Assistant Manager - Information Risk Assessment

Job Details: Location: Bengaluru Key Activities include:

• Conduct Information Security Risk assessments of the technologies and suppliers in line with KPMG requirements.
• Ensure appropriate information security contractual clauses are used in any supplier contracts.
• Work within agreed timescales, and keep the Information Risk Assessments on track within agreed SLA’s with business stakeholders.
• Support the Information Risk Assessment Practice Lead in the delivery of core services, improvements and value add activities to ensure the ongoing success of the Information Risk Assessment team.

• Perform risk assessments of projects, suppliers and hybrid (technology projects with a supplier),, managing demand and prioritising assessment appropriately.
• Review and interpret findings from technical assessments, penetration test reports, contractual clauses and other artefacts which support the identification of risks.
• Provide process guidance, progress updates and other communications as part of effective stakeholder management.
• Provide advice on how implementation of the firm’s information security policies and effective risk management associated with initiatives being subject to assessment.
• Support the firm’s mission to build client trust and confidence with regard to information security generally and information risk assessment specifically
• Stay abreast of industry best practice in relation to information risk assessments
• Support the delivery of a high-quality and timely information risk assessment service to the firm.
• Promote good information security practices and standards.

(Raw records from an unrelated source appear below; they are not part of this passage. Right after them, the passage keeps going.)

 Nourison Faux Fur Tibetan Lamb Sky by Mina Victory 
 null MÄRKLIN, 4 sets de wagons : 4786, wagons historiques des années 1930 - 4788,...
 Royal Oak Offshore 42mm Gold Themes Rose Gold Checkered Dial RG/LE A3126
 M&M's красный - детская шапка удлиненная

• Proactively foster an environment that drives appropriate information risk control behaviour, including early anticipation, identification and mitigation of information risk, as well as escalation of issues in line with the Information Risk Management Framework.
• Support the ongoing development and maintenance of the firm’s Information Risk Management Framework, including its supporting methodologies, processes and artefacts.

• Working with Project Team and requestors to ensure the accuracy of Risk Assessment forms, managing expectations, clarifying timelines and obtaining artefacts for the Risk Assessment Process.
• Ensure teams understand the Information Risk Assessment process and manage the process for specific assessments.
• Support the Information Risk Assessment team with other ad hoc work as required.

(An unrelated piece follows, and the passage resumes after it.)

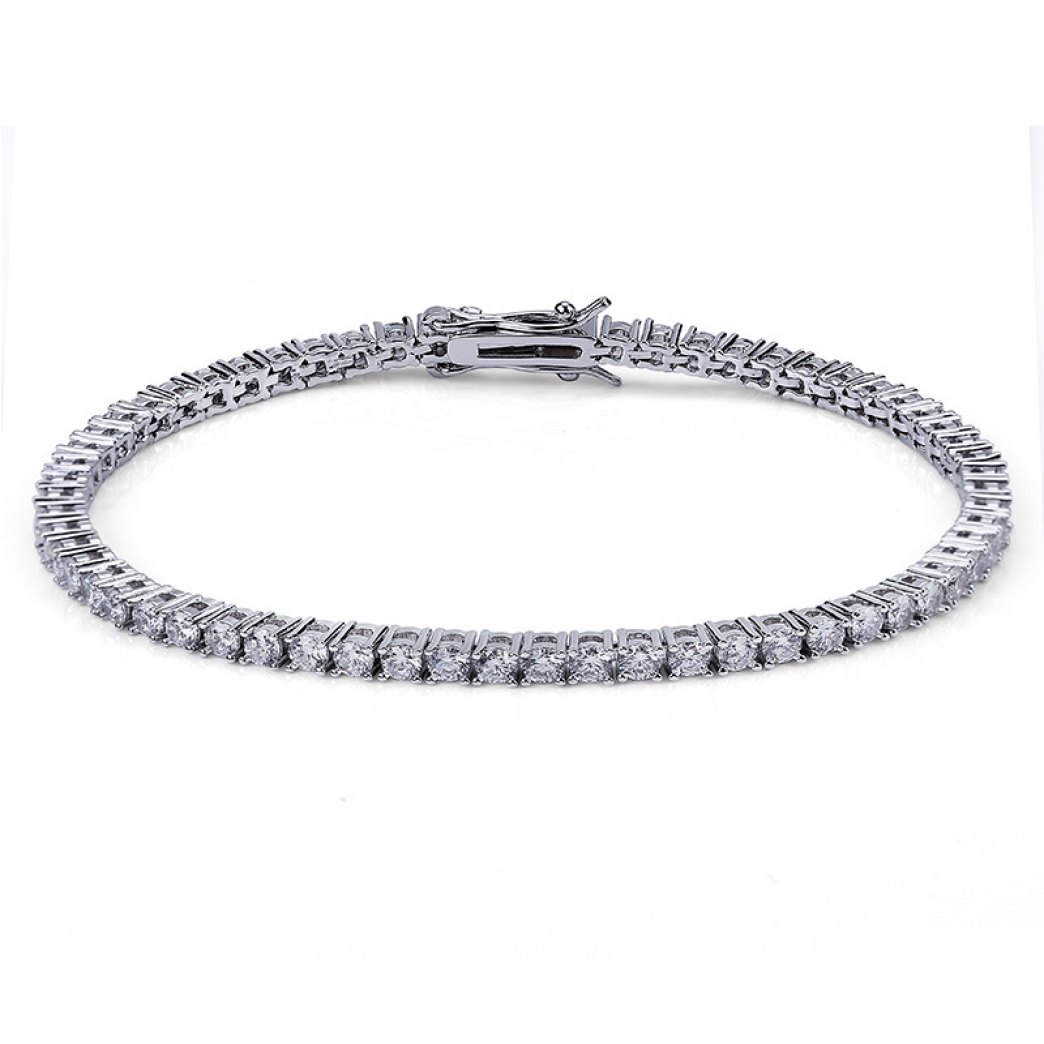 DIAMOND TENNIS BRACELET IN GOLD / SILVER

• Establish strong relationships with business, functional teams and other relevant stakeholders
• Build on and preserve the firm’s reputation with third-party suppliers around information security

• Relevant experience of information security risk assessments or demonstrably transferable exposure.
• Working knowledge of industry best practice around information security controls covering: cloud security, network security, application security, encryption, information security testing, vulnerability management, access governance, and SaaS assurance.
• Familiarity with information security standards (e.g. Cyber Essentials, ISO 27001, NIST Cybersecurity Framework, CIS Top 20 Controls).
• An understanding of personal data and privacy.
• Security certifications desirable

• Strong analytical and problem-solving skills, with excellent attention to detail.
• Proven ability to identify and articulate information security requirements, risks and issues, and formulate clear decisions and recommendations.
• Ability to understand business drivers and risk appetite, in order to make informed risk assessment decisions.